Comment se lavait-on les cheveux ?
Comment se lavait-on les cheveux ?
Au Moyen Âge, l’entretien des cheveux reposait surtout sur le peignage, le brossage et des lavages ponctuels. On utilisait de l’eau puisée à la maison, à une fontaine, dans un cours d’eau ou dans un établissement de bains, selon les lieux et les moyens disponibles. La fréquence variait fortement : elle dépendait de la saison, du travail, de l’accès à l’eau, des habitudes familiales et du statut social. Il n’existait donc pas une seule manière médiévale de se laver les cheveux.
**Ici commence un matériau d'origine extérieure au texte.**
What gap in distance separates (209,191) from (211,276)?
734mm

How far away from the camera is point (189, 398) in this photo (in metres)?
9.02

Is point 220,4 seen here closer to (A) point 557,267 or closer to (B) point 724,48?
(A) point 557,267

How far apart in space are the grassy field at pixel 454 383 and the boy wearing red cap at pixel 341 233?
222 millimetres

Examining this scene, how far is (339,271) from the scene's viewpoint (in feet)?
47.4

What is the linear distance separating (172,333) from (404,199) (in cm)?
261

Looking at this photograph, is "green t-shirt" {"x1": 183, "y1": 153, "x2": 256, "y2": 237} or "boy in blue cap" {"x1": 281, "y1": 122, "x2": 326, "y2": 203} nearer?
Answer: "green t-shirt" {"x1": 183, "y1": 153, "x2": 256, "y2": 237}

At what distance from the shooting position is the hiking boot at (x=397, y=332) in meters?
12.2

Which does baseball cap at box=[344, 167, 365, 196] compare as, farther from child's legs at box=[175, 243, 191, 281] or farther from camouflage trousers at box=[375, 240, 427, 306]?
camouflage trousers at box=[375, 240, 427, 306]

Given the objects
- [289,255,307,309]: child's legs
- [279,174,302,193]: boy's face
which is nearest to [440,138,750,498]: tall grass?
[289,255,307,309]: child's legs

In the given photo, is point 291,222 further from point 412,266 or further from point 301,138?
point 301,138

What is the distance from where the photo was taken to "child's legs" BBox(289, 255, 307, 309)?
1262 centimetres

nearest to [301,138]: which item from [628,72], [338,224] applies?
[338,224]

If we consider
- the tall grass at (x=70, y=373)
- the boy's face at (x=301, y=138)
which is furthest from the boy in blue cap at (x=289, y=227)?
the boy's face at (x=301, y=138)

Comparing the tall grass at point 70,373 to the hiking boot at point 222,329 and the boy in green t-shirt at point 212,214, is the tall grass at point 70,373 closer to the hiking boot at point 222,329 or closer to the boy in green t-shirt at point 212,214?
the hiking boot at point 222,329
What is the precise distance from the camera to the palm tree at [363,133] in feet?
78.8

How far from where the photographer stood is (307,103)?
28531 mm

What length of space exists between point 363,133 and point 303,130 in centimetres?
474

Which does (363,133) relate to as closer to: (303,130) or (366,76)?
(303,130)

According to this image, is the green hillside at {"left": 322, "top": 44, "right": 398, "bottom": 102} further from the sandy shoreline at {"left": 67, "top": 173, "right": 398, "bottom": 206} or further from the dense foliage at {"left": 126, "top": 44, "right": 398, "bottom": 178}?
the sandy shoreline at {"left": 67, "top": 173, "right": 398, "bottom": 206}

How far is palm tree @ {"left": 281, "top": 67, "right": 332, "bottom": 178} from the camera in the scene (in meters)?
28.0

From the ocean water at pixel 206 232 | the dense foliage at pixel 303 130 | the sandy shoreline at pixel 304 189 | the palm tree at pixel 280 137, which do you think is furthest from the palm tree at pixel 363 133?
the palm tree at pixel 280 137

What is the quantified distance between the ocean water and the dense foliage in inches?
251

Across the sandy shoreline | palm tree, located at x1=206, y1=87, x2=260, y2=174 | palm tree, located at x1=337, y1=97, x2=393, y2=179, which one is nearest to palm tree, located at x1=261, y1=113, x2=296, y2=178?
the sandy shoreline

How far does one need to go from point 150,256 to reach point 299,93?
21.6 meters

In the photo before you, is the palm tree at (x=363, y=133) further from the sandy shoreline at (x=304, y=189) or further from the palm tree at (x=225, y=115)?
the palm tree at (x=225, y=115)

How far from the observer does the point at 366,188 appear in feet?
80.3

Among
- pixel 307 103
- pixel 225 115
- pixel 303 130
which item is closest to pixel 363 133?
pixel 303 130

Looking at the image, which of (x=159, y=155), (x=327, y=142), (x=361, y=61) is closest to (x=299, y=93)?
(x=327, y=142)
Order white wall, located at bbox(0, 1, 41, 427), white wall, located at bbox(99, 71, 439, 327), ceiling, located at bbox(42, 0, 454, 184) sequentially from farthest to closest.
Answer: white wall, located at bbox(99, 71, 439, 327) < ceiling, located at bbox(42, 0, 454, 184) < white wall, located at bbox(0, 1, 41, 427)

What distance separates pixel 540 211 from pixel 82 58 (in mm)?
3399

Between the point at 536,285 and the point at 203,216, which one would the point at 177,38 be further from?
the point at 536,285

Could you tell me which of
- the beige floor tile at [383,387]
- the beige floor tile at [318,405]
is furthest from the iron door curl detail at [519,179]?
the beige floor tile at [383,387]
Des produits simples et variés
Pour nettoyer les cheveux, on pouvait employer de l’eau seule, parfois tiède, ou une eau additionnée de plantes aromatiques. Des décoctions de camomille, de romarin ou d’autres végétaux étaient appréciées pour leur parfum et leurs propriétés nettoyantes supposées. Le savon existait, mais il n’était pas utilisé partout ni par tout le monde pour la toilette des cheveux. Les savons fabriqués à partir de graisses et de cendres pouvaient être efficaces, mais aussi assez agressifs pour le cuir chevelu et les cheveux.
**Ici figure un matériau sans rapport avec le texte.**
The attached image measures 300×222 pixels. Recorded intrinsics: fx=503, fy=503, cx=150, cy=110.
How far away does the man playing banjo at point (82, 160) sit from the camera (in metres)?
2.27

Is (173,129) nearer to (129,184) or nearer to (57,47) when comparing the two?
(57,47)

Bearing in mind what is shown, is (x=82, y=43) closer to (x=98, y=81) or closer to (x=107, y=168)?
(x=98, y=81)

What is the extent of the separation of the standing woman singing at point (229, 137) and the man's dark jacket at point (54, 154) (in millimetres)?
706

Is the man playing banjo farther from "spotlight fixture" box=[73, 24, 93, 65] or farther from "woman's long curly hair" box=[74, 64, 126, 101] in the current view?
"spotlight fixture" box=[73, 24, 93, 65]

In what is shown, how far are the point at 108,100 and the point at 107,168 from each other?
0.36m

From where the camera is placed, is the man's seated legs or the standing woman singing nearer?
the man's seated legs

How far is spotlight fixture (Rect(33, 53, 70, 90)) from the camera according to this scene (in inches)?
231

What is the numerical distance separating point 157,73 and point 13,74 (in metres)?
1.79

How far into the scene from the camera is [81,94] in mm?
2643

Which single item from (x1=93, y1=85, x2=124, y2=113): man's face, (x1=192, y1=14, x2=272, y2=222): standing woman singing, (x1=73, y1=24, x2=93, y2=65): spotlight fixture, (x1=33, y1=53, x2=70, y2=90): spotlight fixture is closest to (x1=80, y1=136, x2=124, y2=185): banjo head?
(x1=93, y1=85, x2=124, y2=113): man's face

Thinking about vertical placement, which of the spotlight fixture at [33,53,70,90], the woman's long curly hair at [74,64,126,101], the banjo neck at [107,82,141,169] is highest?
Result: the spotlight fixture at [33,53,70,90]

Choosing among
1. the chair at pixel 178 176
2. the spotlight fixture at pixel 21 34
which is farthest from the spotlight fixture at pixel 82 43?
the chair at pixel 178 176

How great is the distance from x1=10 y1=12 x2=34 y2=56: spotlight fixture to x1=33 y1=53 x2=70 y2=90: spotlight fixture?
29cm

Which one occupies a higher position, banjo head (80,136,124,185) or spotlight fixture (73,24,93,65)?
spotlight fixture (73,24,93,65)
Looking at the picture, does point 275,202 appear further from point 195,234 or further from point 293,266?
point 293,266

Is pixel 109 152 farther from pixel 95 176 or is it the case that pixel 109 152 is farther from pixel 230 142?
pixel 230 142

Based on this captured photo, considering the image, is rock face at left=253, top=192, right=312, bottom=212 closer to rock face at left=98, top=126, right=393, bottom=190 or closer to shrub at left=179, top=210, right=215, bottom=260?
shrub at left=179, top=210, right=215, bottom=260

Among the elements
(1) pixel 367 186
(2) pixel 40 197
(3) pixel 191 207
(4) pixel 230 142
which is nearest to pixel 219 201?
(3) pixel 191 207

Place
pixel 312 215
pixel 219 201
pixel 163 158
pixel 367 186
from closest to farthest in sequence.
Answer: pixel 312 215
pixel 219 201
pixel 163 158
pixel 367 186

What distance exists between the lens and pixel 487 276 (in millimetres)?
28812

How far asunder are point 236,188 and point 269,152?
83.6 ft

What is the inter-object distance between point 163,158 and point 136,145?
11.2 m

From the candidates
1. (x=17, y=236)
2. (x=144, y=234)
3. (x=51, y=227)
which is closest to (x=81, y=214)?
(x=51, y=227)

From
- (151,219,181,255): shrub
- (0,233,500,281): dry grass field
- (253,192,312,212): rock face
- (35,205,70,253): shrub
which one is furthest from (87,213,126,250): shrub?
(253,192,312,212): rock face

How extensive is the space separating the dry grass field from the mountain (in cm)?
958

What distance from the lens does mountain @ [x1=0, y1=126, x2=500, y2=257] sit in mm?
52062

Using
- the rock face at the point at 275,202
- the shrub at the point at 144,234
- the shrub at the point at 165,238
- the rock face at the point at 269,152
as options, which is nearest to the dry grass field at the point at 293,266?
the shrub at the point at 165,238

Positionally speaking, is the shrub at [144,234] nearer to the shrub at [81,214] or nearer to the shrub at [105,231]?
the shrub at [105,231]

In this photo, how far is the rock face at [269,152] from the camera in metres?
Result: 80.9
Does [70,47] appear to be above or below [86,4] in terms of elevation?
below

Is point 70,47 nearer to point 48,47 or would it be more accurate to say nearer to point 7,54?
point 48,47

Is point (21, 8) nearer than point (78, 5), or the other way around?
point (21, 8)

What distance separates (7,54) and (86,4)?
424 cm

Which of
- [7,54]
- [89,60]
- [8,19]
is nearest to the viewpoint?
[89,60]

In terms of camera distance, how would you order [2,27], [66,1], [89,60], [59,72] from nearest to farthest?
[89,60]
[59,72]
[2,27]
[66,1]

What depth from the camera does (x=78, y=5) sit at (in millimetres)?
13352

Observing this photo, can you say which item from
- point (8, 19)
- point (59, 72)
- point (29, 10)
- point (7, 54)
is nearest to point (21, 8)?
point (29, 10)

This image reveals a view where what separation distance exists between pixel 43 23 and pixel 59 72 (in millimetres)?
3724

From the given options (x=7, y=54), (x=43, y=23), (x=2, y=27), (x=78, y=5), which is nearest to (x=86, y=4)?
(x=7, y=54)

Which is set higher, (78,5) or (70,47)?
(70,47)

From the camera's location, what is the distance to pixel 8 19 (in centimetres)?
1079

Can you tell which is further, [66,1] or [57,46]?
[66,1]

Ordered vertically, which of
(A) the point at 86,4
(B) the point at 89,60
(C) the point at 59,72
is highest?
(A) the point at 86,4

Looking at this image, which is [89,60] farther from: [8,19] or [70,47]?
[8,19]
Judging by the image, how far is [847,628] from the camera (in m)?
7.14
Le peigne jouait un rôle essentiel. En bois, en os ou en corne, il servait à démêler les cheveux, à retirer les saletés et à limiter la présence de parasites. Les cheveux longs étaient souvent tressés, attachés ou couverts, ce qui les protégeait partiellement de la poussière. Dans certaines circonstances, on pouvait aussi employer des poudres ou des matières absorbantes pour réduire le gras entre deux lavages. Les pratiques différaient toutefois selon les régions, les périodes et les milieux sociaux : l’image d’une population médiévale entièrement sale et privée de soins est donc exagérée, même si l’hygiène quotidienne ne ressemblait pas à celle d’aujourd’hui.